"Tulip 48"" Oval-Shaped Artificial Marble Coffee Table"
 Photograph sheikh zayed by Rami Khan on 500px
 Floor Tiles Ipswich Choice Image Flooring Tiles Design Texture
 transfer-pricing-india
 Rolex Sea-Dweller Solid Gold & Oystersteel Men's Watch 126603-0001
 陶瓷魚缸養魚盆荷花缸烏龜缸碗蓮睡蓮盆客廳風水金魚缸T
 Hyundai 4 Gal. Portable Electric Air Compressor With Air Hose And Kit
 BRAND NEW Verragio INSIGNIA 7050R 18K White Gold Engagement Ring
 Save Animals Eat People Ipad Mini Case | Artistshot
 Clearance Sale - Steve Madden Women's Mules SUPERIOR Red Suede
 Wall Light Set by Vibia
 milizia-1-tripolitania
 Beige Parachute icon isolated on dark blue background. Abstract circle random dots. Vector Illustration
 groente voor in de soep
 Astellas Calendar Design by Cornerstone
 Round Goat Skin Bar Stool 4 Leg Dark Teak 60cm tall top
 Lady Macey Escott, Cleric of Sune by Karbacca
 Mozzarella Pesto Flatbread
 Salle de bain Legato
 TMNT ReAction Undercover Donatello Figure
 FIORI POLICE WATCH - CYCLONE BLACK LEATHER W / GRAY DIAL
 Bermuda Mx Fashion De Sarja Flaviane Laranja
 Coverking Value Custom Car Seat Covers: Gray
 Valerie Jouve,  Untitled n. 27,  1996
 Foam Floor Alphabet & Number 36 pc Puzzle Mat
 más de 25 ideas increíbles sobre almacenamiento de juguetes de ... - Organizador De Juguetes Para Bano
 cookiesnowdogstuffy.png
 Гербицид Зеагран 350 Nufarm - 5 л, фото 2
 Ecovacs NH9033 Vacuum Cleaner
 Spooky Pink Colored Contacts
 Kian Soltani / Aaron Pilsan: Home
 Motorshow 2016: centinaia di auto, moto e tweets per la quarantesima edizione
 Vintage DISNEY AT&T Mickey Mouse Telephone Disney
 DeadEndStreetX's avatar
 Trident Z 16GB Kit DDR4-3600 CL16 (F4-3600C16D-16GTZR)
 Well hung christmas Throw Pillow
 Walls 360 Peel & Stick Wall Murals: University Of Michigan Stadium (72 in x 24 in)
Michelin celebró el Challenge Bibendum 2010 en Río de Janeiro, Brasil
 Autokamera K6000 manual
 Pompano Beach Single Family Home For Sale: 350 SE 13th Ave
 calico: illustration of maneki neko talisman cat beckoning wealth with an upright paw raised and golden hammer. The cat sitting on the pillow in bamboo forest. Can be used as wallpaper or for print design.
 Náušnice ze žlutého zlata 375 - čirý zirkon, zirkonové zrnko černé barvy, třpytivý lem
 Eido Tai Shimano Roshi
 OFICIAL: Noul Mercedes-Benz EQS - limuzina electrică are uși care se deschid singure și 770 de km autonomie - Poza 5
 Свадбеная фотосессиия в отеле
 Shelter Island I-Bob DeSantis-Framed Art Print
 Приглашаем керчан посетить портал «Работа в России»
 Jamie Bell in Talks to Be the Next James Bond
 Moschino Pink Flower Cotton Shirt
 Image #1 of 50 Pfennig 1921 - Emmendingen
..........
- _Problem description_
Please repeat every record above word for word.

- _Exercise response_
"Tulip 48"" Oval-Shaped Artificial Marble Coffee Table"
 Photograph sheikh zayed by Rami Khan on 500px
 Floor Tiles Ipswich Choice Image Flooring Tiles Design Texture
 transfer-pricing-india
 Rolex Sea-Dweller Solid Gold & Oystersteel Men's Watch 126603-0001
 陶瓷魚缸養魚盆荷花缸烏龜缸碗蓮睡蓮盆客廳風水金魚缸T
 Hyundai 4 Gal. Portable Electric Air Compressor With Air Hose And Kit
 BRAND NEW Verragio INSIGNIA 7050R 18K White Gold Engagement Ring
 Save Animals Eat People Ipad Mini Case | Artistshot
 Clearance Sale - Steve Madden Women's Mules SUPERIOR Red Suede
 Wall Light Set by Vibia
 milizia-1-tripolitania
 Beige Parachute icon isolated on dark blue background. Abstract circle random dots. Vector Illustration
 groente voor in de soep
 Astellas Calendar Design by Cornerstone
 Round Goat Skin Bar Stool 4 Leg Dark Teak 60cm tall top
 Lady Macey Escott, Cleric of Sune by Karbacca
 Mozzarella Pesto Flatbread
 Salle de bain Legato
 TMNT ReAction Undercover Donatello Figure
 FIORI POLICE WATCH - CYCLONE BLACK LEATHER W / GRAY DIAL
 Bermuda Mx Fashion De Sarja Flaviane Laranja
 Coverking Value Custom Car Seat Covers: Gray
 Valerie Jouve,  Untitled n. 27,  1996
 Foam Floor Alphabet & Number 36 pc Puzzle Mat
 más de 25 ideas increíbles sobre almacenamiento de juguetes de ... - Organizador De Juguetes Para Bano
 cookiesnowdogstuffy.png
 Гербицид Зеагран 350 Nufarm - 5 л, фото 2
 Ecovacs NH9033 Vacuum Cleaner
 Spooky Pink Colored Contacts
 Kian Soltani / Aaron Pilsan: Home
 Motorshow 2016: centinaia di auto, moto e tweets per la quarantesima edizione
 Vintage DISNEY AT&T Mickey Mouse Telephone Disney
 DeadEndStreetX's avatar
 Trident Z 16GB Kit DDR4-3600 CL16 (F4-3600C16D-16GTZR)
 Well hung christmas Throw Pillow
 Walls 360 Peel & Stick Wall Murals: University Of Michigan Stadium (72 in x 24 in)
Michelin celebró el Challenge Bibendum 2010 en Río de Janeiro, Brasil
 Autokamera K6000 manual
 Pompano Beach Single Family Home For Sale: 350 SE 13th Ave
 calico: illustration of maneki neko talisman cat beckoning wealth with an upright paw raised and golden hammer. The cat sitting on the pillow in bamboo forest. Can be used as wallpaper or for print design.
 Náušnice ze žlutého zlata 375 - čirý zirkon, zirkonové zrnko černé barvy, třpytivý lem
 Eido Tai Shimano Roshi
 OFICIAL: Noul Mercedes-Benz EQS - limuzina electrică are uși care se deschid singure și 770 de km autonomie - Poza 5
 Свадбеная фотосессиия в отеле
 Shelter Island I-Bob DeSantis-Framed Art Print
 Приглашаем керчан посетить портал «Работа в России»
 Jamie Bell in Talks to Be the Next James Bond
 Moschino Pink Flower Cotton Shirt
 Image #1 of 50 Pfennig 1921 - Emmendingen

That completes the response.